How to complete this task -> Pick up the memoir about first visiting G-Lounge right after its last sentence, and keep writing in the same first-person voice.

Text for analysis ->

I remember the first time I went to G-Lounge.
It was 2012, the year I moved into the city. I showed up here with no money, no job prospects and no friends. I wanted to be a writer: This is where writers come to write, isn’t it?
I managed to make one friend via random Facebook friend requests, Paq. Paq had lived here ages, and (unlike all of my other random Facebook friend requests) actually wanted to hang out with me, not just have sex with me or see my dick pics.
Paq was the queen of happy hour specials, which was kind of essential since I had no job and he usually bought my drinks. He lived in Hell’s Kitchen, but to branch out, we wandered down into Chelsea, and into G-Lounge.
We walked into a big open room that I was sure functioned as a pseudo-dance floor later at night, but now it was just spacious and calm. Homoerotic photos, framed with care, hung on the walls.

Items from a dataset:
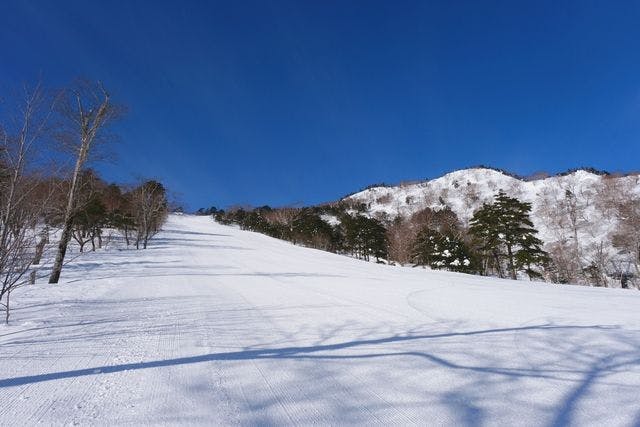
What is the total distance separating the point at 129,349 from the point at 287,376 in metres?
2.04

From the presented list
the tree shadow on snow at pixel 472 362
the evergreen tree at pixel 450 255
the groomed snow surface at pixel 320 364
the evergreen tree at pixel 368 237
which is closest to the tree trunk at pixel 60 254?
the groomed snow surface at pixel 320 364

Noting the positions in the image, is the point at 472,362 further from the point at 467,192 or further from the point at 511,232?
the point at 467,192

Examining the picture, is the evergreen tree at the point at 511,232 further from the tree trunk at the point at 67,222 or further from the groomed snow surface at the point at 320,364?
Answer: the tree trunk at the point at 67,222

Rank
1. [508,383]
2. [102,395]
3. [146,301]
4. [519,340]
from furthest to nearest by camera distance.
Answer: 1. [146,301]
2. [519,340]
3. [508,383]
4. [102,395]

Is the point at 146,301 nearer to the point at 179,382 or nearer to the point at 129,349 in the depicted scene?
the point at 129,349

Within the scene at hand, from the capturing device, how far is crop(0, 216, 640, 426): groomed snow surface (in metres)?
2.54

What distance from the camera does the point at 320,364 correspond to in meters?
3.50

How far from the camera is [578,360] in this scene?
3486 mm

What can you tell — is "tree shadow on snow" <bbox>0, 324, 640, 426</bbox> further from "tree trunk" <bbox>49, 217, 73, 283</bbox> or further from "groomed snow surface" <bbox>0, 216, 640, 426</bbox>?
"tree trunk" <bbox>49, 217, 73, 283</bbox>

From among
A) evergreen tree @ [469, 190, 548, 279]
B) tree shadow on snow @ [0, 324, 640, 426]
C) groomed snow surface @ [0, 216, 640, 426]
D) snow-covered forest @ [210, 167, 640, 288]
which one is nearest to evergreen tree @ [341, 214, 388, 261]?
snow-covered forest @ [210, 167, 640, 288]

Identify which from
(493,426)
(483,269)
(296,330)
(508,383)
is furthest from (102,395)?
(483,269)

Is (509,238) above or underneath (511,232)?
underneath

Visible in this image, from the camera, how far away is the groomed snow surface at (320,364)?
2.54m

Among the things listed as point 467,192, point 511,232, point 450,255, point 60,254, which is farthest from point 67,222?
point 467,192
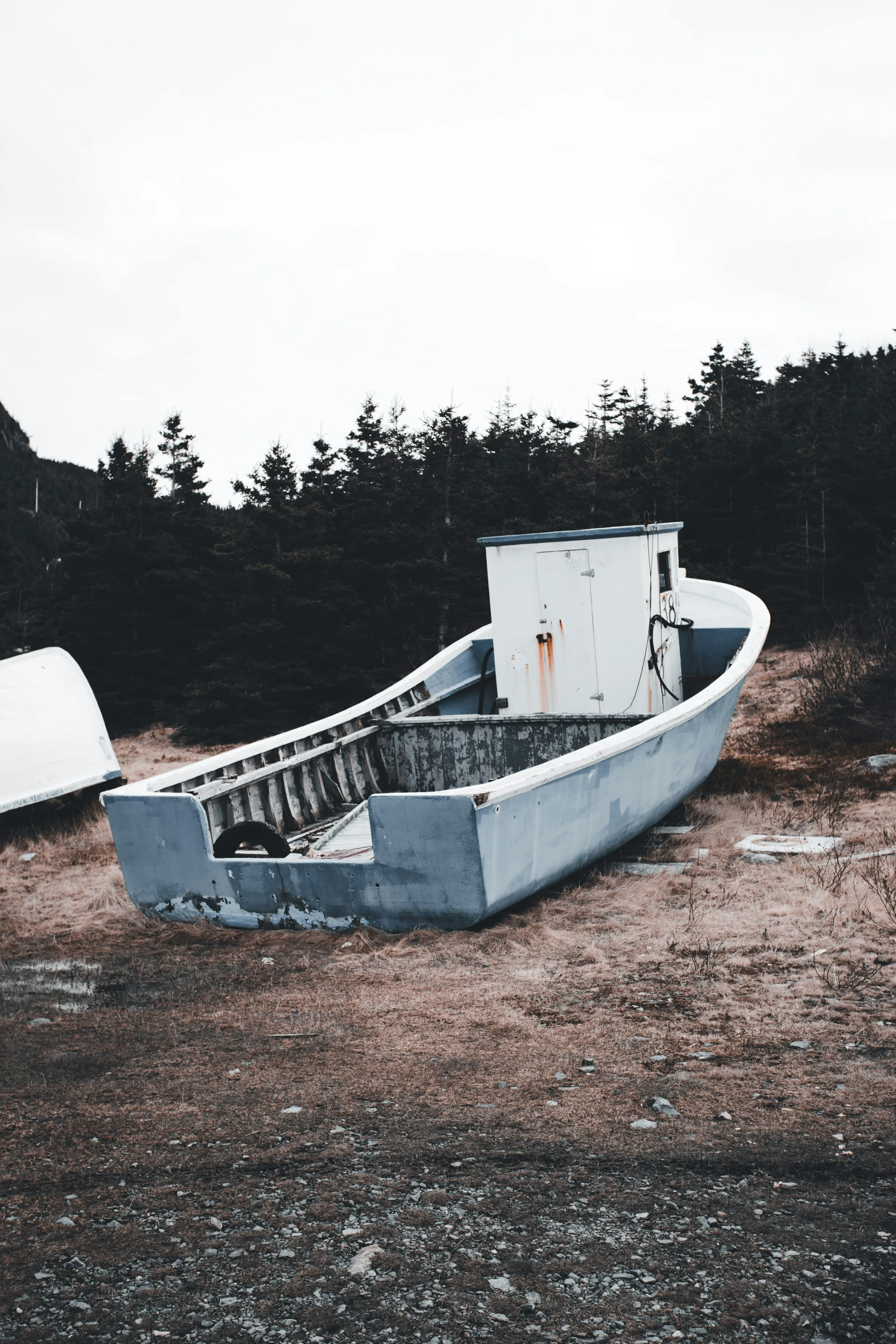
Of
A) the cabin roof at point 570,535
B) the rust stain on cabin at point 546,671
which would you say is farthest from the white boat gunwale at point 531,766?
the cabin roof at point 570,535

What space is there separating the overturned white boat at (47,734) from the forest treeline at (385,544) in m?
6.27

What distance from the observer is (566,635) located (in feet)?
27.5

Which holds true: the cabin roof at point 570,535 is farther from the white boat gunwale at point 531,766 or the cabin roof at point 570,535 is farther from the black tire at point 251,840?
the black tire at point 251,840

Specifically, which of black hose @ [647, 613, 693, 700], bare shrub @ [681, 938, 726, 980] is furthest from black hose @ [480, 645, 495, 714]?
bare shrub @ [681, 938, 726, 980]

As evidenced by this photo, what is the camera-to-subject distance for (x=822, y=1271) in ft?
8.11

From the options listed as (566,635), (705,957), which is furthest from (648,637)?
(705,957)

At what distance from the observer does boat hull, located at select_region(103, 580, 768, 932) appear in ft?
17.5

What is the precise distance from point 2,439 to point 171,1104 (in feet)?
259

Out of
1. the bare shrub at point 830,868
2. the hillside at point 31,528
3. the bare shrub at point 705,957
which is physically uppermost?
the hillside at point 31,528

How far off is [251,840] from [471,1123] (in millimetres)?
2889

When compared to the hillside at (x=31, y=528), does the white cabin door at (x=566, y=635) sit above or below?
below

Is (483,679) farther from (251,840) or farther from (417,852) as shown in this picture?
(417,852)

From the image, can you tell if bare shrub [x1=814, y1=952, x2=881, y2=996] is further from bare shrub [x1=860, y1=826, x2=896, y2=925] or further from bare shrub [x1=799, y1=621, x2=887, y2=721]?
bare shrub [x1=799, y1=621, x2=887, y2=721]

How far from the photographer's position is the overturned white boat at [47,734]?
9234 millimetres
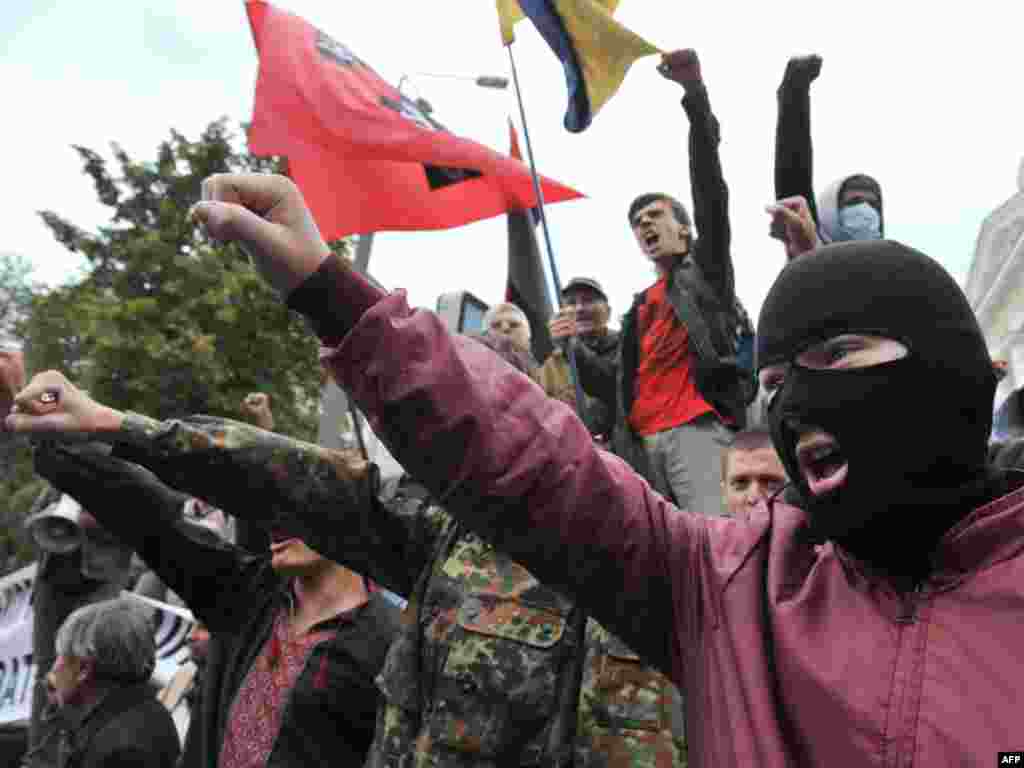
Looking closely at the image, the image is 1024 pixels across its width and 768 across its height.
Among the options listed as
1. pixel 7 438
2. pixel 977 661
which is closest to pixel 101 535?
pixel 7 438

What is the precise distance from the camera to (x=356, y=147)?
218 inches

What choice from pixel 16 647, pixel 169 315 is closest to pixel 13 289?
pixel 169 315

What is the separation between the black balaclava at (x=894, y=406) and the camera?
1292 millimetres

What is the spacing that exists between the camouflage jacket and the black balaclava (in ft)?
3.23

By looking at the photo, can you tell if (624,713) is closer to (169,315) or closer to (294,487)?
(294,487)

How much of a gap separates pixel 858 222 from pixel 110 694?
9.31ft

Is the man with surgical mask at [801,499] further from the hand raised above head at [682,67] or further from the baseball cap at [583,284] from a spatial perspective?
the baseball cap at [583,284]

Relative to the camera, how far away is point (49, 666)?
4312 mm

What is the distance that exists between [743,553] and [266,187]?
2.61 ft

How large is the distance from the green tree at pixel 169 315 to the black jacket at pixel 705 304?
46.2 feet

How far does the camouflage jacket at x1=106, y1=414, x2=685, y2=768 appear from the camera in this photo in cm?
211

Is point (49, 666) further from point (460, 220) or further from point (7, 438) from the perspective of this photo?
point (460, 220)

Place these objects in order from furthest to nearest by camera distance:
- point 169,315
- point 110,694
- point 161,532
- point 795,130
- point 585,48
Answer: point 169,315 < point 585,48 < point 110,694 < point 795,130 < point 161,532

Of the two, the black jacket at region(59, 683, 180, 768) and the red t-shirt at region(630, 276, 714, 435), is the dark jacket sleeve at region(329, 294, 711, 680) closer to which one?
the black jacket at region(59, 683, 180, 768)
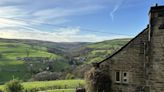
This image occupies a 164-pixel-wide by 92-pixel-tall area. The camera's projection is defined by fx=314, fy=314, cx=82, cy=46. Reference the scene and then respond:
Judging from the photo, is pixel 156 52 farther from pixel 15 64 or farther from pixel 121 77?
pixel 15 64

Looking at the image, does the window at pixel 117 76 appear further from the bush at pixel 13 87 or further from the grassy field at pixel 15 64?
the grassy field at pixel 15 64

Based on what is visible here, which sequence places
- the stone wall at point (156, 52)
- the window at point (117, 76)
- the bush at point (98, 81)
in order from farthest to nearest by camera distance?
1. the bush at point (98, 81)
2. the window at point (117, 76)
3. the stone wall at point (156, 52)

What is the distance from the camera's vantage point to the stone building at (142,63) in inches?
955

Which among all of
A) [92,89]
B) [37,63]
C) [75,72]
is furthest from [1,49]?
[92,89]

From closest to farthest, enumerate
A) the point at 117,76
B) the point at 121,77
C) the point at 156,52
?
1. the point at 156,52
2. the point at 121,77
3. the point at 117,76

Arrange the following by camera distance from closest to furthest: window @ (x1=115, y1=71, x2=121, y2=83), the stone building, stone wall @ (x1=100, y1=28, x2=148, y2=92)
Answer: the stone building, stone wall @ (x1=100, y1=28, x2=148, y2=92), window @ (x1=115, y1=71, x2=121, y2=83)

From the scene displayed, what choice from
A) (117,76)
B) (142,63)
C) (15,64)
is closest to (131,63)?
(142,63)

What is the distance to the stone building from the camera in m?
24.3

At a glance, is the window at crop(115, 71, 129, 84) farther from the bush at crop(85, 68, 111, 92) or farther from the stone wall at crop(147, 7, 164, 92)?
the stone wall at crop(147, 7, 164, 92)

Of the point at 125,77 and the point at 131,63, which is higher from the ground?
the point at 131,63

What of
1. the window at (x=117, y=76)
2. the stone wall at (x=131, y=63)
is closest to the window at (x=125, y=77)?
the stone wall at (x=131, y=63)

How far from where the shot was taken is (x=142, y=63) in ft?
83.5

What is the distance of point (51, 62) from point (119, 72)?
12936 cm

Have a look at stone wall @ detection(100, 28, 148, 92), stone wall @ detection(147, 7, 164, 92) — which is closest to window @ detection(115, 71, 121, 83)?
stone wall @ detection(100, 28, 148, 92)
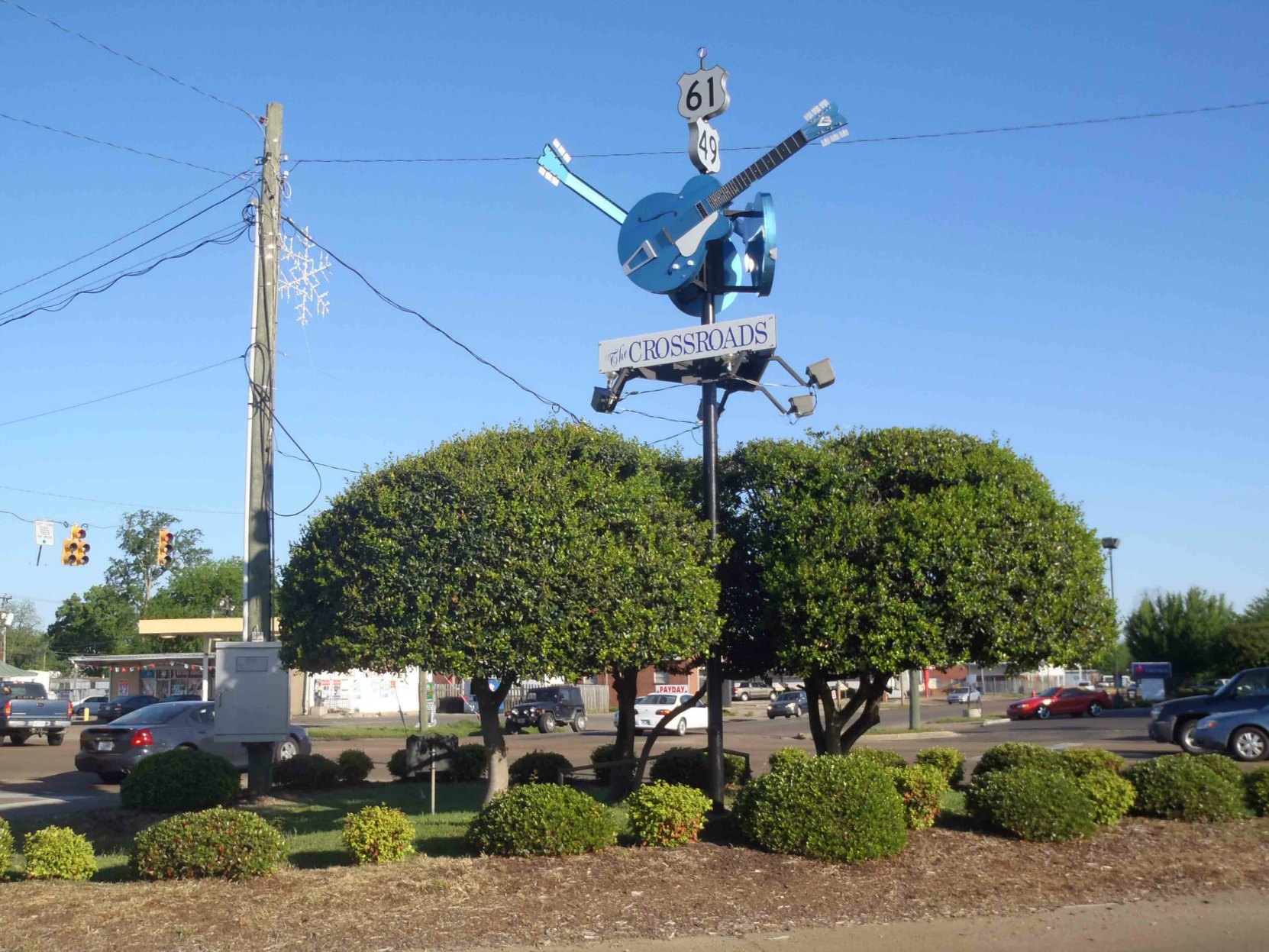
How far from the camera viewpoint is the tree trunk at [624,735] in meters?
14.4

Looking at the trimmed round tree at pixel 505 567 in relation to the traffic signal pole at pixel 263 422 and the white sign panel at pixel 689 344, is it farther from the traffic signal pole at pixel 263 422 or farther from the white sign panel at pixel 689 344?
the traffic signal pole at pixel 263 422

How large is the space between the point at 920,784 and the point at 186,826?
622 centimetres

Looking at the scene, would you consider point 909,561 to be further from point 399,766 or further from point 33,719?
point 33,719

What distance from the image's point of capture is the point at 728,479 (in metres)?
12.3

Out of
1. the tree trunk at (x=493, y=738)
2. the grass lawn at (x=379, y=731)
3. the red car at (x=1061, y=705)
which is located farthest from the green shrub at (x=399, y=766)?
the red car at (x=1061, y=705)

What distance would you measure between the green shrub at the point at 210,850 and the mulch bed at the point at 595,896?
17 cm

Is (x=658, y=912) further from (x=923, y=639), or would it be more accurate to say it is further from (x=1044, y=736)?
(x=1044, y=736)

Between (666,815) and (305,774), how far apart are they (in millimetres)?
9600

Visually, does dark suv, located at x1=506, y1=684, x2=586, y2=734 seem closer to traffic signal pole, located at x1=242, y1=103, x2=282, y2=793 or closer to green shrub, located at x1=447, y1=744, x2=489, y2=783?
green shrub, located at x1=447, y1=744, x2=489, y2=783

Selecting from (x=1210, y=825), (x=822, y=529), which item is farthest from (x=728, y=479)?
(x=1210, y=825)

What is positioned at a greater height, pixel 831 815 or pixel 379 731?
pixel 831 815

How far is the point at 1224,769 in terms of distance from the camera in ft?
37.8

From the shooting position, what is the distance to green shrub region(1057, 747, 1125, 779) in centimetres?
1131

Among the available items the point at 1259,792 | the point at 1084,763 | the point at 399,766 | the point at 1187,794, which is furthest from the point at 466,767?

Exercise result ->
I’d later learn that the art rotated to showcase different local artists, including Roger Wingman – I’d meet him in 2014, and attend the premiere party for his G-Lounge showcase “Be Mine” in 2016.
G Lounge best known for the original Frozen Cosmo included in their buy-one-Get-one-free drink specials and included my favorite: margaritas.
We sat at the bar for our first drink, chatting with a friendly bartender about “RuPaul’s Drag Race”- I’d never seen the show before. We sat on the couches outlining the dance floor for our second drink, watching patrons come and go, a lot of gay boys bringing family, what appeared to be their mothers. I wished my family lived closer, that I could take them out for a drink after work. We stood by the window for our third drink, right next to a stand with Get Out! Magazine. I picked up a copy and skimmed it, no idea I’d be writing for them by the end of 2015.
That night, G-Lounge was a reminder of my past and a premonition of my future. But I lived in the moment, right in the present, even when drinking our fourth drink – because it’s buy-one-get-one, we can’t possibly waste that, right?
G-Lounge opened in 1997. I was 7 years old, playing with Barbies, dressing them up in cocktail dresses and gowns just like the drag queens I hadn’t yet met.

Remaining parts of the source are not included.